╭─ Document segment
Department of International Relations and Cooperation
- Logo of the department

Department overview
- Formed: 1927
- Jurisdiction: Government of South Africa
- Headquarters: OR Tambo Building, 460 Soutpansberg Road, Rietondale, Pretoria 25°44′03″S 28°13′53″E﻿ / ﻿25.73417°S 28.23139°E
- Employees: 1,993 (2022) 1,276 foreigners (2023)
- Annual budget: R 7.23 billion (2026/27)
- Ministers responsible: Ronald Lamola, Minister of International Relations and Cooperation; Alvin Botes, Deputy Minister of International Relations and Cooperation; Thandi Moraka, Deputy Minister of International Relations and Cooperation;
- Department executive: Zane Dangor, Director-General: International Relations and Cooperation;
- Website: www.dirco.gov.za

= Department of International Relations and Cooperation =

Foreign ministry of the South African government

The Department of International Relations and Cooperation (DIRCO) is the foreign ministry of the South African government. It is responsible for South Africa's relationships with foreign countries and international organizations, and runs South Africa's diplomatic missions. The department is headed by the Minister of International Relations and Cooperation, currently Ronald Lamola.

==Background==
Prior to 1927, the British government attended to the external affairs of South Africa, though the latter did have its own trade commissioners that were sent to various countries. In November 1926, at the Imperial Conference, the various prime ministers of the Dominions attended, with conference negotiating what became the Balfour Declaration and an autonomy for the domains within a Commonwealth of Nations. The South Africans could now communicate with the commonwealth countries and others directly without communicating through the countries governors-general. A Department of External Affairs was created inside the prime minister's office on 1 June 1927. In 1931, the Statute of Westminster gave South Africa full sovereignty in regards to external affairs, and confirmed by the Status of the Union Act, 1934.
╰─
╭─ Data supplied
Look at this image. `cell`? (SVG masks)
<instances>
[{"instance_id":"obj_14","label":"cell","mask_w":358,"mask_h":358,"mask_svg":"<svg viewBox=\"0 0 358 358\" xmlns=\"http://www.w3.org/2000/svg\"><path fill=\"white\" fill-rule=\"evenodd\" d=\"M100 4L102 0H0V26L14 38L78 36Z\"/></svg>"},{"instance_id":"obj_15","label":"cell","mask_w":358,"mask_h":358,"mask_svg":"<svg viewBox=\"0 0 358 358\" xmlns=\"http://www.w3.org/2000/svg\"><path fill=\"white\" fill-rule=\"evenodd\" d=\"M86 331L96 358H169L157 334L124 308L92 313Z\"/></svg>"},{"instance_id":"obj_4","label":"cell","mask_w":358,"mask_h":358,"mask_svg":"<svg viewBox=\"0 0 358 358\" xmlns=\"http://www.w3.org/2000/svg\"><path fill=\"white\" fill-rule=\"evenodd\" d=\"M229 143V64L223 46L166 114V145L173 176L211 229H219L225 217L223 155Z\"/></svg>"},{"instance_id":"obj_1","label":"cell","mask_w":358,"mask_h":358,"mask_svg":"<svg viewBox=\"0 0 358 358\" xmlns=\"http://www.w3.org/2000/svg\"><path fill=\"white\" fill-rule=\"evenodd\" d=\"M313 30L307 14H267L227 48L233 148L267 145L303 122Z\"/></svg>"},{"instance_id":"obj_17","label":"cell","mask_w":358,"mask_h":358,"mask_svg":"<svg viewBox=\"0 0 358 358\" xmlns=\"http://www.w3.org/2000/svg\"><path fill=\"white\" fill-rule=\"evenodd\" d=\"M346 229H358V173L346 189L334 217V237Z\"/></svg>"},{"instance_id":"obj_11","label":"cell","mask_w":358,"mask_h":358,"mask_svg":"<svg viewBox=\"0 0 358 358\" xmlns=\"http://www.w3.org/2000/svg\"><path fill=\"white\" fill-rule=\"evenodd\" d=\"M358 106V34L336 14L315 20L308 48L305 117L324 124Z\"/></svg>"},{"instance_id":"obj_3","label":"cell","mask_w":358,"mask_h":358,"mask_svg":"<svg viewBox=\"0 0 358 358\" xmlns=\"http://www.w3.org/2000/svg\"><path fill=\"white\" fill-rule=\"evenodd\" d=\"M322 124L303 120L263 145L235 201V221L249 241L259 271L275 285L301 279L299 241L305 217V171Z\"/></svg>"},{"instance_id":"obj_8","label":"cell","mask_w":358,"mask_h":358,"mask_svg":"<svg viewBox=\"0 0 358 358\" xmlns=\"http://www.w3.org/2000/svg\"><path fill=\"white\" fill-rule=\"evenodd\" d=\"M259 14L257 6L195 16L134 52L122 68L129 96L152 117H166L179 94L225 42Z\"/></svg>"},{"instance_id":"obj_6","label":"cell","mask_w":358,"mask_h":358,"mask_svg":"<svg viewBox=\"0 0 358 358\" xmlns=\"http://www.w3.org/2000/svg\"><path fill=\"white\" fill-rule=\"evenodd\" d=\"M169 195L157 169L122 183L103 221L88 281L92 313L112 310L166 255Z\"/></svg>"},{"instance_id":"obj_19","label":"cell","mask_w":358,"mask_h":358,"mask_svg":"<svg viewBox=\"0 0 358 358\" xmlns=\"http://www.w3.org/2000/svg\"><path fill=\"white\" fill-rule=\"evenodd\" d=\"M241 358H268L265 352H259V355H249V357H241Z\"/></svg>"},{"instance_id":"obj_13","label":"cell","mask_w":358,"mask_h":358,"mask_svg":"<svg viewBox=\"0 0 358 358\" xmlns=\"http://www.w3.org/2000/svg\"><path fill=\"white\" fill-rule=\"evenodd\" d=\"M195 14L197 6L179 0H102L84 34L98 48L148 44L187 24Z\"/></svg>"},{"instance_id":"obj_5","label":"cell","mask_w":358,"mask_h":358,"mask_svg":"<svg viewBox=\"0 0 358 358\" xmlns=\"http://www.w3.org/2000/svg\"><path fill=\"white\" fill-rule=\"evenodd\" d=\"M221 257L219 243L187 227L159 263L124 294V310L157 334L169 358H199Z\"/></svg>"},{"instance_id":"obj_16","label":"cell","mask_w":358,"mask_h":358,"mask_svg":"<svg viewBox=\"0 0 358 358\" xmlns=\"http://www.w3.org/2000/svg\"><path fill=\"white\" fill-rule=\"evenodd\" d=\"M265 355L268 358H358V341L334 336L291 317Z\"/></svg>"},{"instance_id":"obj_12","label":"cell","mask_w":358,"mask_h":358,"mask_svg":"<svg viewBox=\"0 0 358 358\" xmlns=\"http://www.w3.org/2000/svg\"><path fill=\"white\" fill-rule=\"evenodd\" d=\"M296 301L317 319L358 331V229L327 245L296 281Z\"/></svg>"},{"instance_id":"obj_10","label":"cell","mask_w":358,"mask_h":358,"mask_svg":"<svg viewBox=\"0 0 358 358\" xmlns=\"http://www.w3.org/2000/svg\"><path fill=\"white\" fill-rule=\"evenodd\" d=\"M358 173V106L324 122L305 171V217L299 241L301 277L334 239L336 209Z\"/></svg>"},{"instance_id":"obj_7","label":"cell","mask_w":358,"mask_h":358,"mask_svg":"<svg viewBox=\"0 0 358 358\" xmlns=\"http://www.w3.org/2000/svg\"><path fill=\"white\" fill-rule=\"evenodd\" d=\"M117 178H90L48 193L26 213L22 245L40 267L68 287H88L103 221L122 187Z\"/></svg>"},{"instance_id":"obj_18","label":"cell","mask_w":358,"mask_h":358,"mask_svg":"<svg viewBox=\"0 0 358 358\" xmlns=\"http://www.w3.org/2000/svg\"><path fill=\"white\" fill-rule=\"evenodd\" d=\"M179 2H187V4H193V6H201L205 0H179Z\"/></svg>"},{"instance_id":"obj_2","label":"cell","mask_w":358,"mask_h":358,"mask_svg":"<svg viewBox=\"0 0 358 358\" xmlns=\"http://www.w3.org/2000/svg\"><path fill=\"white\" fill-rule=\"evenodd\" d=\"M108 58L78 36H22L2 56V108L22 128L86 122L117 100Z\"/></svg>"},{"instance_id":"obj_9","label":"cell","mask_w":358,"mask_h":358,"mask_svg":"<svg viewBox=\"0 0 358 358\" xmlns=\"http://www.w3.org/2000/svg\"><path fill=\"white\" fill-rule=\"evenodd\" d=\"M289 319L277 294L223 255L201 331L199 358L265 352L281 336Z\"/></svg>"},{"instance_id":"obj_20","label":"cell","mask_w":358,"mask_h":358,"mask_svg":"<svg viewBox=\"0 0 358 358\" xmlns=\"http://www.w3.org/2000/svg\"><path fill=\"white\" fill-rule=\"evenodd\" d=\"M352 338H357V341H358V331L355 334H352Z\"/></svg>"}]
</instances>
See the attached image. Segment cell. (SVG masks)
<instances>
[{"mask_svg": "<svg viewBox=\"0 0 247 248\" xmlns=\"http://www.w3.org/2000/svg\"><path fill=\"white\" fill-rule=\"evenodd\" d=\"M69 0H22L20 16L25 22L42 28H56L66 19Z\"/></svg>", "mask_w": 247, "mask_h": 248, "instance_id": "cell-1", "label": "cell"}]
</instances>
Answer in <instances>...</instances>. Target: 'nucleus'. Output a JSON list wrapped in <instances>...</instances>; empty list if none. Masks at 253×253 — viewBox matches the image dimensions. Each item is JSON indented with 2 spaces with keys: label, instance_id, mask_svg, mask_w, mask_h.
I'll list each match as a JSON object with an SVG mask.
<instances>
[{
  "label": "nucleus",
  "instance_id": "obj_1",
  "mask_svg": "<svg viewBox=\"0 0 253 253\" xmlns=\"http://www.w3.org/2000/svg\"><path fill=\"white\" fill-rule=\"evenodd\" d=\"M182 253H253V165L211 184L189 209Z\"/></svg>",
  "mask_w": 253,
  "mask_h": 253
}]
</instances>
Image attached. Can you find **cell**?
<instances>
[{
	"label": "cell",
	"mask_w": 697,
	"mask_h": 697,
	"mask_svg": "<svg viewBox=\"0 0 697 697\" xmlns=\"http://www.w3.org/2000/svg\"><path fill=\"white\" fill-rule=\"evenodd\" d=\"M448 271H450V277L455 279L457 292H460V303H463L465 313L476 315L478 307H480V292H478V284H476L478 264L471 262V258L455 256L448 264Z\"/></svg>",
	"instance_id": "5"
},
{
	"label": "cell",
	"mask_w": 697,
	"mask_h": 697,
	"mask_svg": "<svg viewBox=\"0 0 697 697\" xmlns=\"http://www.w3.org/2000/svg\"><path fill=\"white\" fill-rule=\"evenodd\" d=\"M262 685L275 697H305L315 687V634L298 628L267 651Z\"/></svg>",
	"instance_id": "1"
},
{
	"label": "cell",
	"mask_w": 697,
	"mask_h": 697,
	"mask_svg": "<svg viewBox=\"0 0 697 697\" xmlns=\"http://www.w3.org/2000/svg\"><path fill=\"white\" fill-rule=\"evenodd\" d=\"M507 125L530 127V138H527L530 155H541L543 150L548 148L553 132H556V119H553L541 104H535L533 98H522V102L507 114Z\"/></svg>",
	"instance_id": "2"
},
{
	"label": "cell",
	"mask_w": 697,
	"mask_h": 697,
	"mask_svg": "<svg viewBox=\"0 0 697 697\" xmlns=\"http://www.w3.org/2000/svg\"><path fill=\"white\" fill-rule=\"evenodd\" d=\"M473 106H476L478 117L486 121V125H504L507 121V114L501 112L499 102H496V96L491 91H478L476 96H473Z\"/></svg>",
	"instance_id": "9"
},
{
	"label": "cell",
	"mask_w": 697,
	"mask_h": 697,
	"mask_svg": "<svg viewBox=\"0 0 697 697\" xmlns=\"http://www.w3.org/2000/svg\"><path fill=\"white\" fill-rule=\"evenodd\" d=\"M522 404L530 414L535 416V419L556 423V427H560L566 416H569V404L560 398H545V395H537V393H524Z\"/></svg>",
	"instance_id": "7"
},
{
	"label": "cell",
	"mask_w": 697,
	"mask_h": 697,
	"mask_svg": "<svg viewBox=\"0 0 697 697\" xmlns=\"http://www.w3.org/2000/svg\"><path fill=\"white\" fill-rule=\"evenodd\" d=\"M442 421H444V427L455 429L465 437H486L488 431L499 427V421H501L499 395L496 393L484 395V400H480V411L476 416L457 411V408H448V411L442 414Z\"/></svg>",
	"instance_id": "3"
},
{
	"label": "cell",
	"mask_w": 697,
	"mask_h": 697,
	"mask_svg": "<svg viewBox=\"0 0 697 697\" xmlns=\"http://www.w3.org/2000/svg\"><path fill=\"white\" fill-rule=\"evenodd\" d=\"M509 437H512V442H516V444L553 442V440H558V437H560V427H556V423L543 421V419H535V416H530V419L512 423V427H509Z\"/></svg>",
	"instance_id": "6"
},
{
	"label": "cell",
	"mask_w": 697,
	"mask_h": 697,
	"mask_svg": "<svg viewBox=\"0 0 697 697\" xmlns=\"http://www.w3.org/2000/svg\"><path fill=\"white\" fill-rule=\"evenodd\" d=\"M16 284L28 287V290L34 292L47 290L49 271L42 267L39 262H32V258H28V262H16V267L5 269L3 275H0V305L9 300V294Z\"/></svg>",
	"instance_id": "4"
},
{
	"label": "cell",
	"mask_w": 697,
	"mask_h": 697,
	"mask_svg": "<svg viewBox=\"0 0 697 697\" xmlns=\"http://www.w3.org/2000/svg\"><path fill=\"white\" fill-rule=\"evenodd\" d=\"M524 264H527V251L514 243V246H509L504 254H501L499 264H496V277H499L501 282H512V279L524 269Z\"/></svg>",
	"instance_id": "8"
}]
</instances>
╰─
Actions to take:
A. Retype the passage of the DIRCO article above between "- Annual budget: R" and "currently Ronald Lamola.", inclusive.
B. Extend the article on South Africa's Department of International Relations and Cooperation, picking up right after its final sentence.

Answers in order:
A.
- Annual budget: R 7.23 billion (2026/27)
- Ministers responsible: Ronald Lamola, Minister of International Relations and Cooperation; Alvin Botes, Deputy Minister of International Relations and Cooperation; Thandi Moraka, Deputy Minister of International Relations and Cooperation;
- Department executive: Zane Dangor, Director-General: International Relations and Cooperation;
- Website: www.dirco.gov.za

= Department of International Relations and Cooperation =

Foreign ministry of the South African government

The Department of International Relations and Cooperation (DIRCO) is the foreign ministry of the South African government. It is responsible for South Africa's relationships with foreign countries and international organizations, and runs South Africa's diplomatic missions. The department is headed by the Minister of International Relations and Cooperation, currently Ronald Lamola.

B.
In 1955, a separate department was created, the Department of External Affairs with its own minister. Prior to that date, foreign affairs were conducted through the office of the prime minister of South Africa. Later known as the Department of Foreign Affairs, it was renamed the Department of International Relations and Cooperation by President Jacob Zuma in May 2009. In the 2010 national budget, it received an appropriation of 4,824.4 million rand, and had 4,533 employees.

According to OECD estimates, 2019 official development assistance from South Africa decreased to US$106 million. In 2022, when Cuba asked for humanitarian medical and food aid, AfriForum managed to obtain an interdict against a pending R50 million payout by the department, labelling it "squandering of taxpayers' money". The chairperson of the Portfolio Committee on International Relations and Cooperation, Supra Mahumapelo, decried the ruling due to its perceived impact on South Africa's solidarity work with countries like Cuba.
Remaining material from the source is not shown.